El Peso De La Culpa
- Автор: Джордж Элизабет
- Язык: испанский
- Жанр: Другие детективы
Электронная книга - «El Peso De La Culpa». Краткое содержание книги:
– Esta vez voy a hacerlo -murmuró-. Voy a hacerlo.
Samantha puso la última olla en el escurridor y sacó el tapón del fregadero para que el agua se fuera por el desagüe. Se secó las manos en el delantal y observó. Su tío parecía más viejo que cuando había llegado a Derbyshire, y los temblores que sacudían su cuerpo colaboraban a reforzar la impresión de que estaba muy enfermo.
– ¿Qué pasa, tío Jeremy? -preguntó.
– Voy a dejarlo -contestó el viejo-. La bebida es el maldito demonio. Primero te tienta con dulzura y luego te envía al infierno.
Había empezado a sudar, y a la tenue luz de la cocina su piel parecía un limón cubierto de aceite. Con manos que se negaban a obedecerle, dejó la cesta sobre el escurridor de la encimera. Cogió una botella de Bombay Sapphire, su único amor verdadero, y la vació en el fregadero. El olor a ginebra ascendió como una fuga de gas.
Cuando la botella estuvo vacía, Jeremy la rompió contra el borde del fregadero.
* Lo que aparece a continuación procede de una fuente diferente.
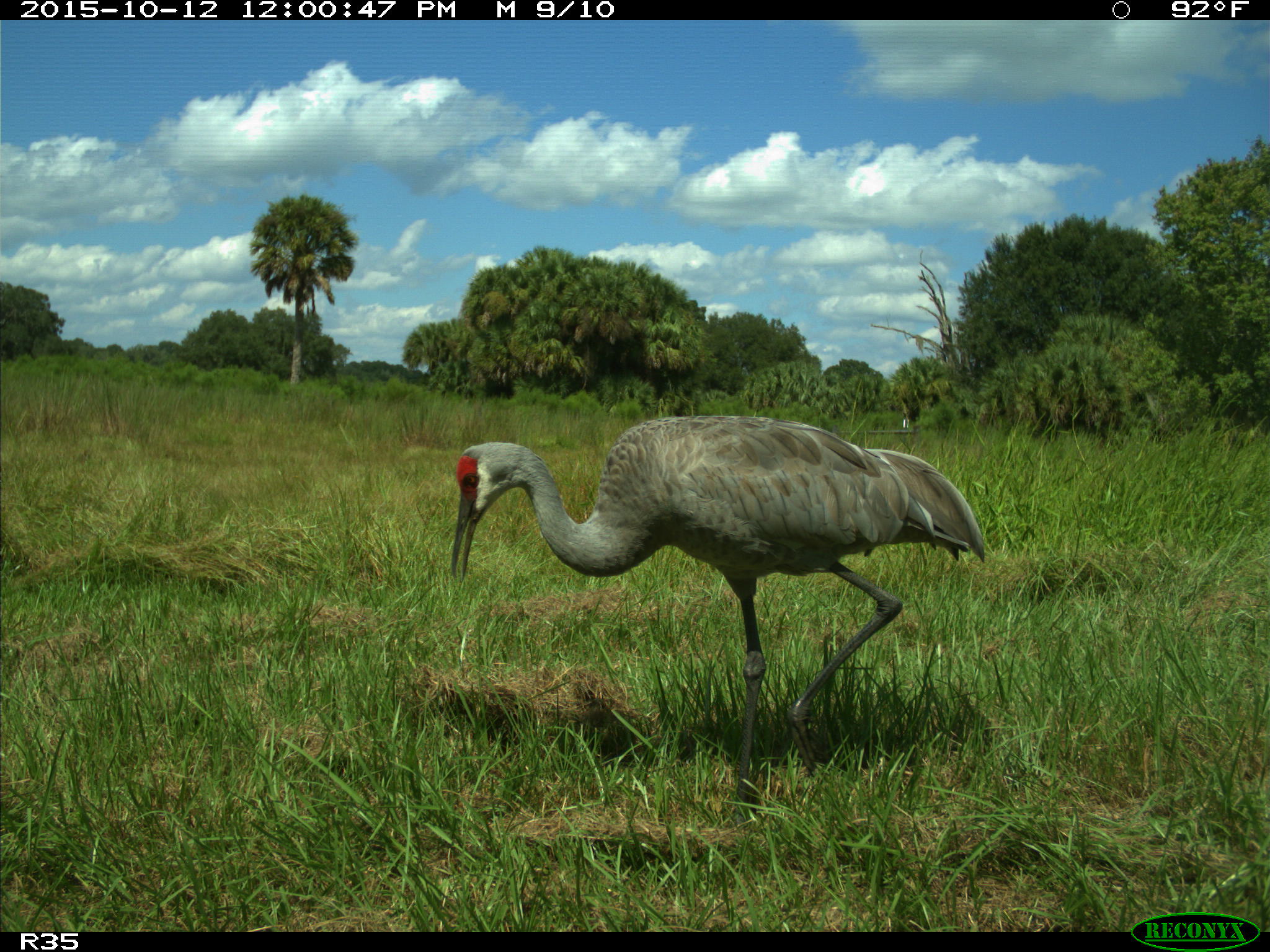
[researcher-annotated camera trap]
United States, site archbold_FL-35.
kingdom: Animalia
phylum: Chordata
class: Aves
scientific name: Aves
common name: birds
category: unidentified bird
– Se acabó -dijo-. He acabado con este veneno. Lo juro. Se acabó. -Entonces se echó a llorar con unos sollozos secos y roncos que estremecieron su cuerpo peor que la ausencia de alcohol en sus venas-. No puedo hacerlo solo -dijo.
Samantha se enterneció.
– Oh, tío Jeremy. Ven, déjame ayudarte. Yo sostendré la cesta. ¿O prefieres que abra las botellas?
Cogió una Beefeater y la ofreció a su tío.
– Me matará -gritó el anciano-. Ya lo está haciendo. Mírame. -Alzó sus manos, para que viera lo que ella ya había observado: sus terribles temblores. Cogió la botella de Beefeater y la rompió sin molestarse en vaciarla antes. Cayó ginebra entre ambos. Agarró otra-. Pervertido -sollozó-. Miserable. Borracho. Ahuyenté a tres, pero no fue suficiente. No, no. No estará contento hasta que el último haya desaparecido.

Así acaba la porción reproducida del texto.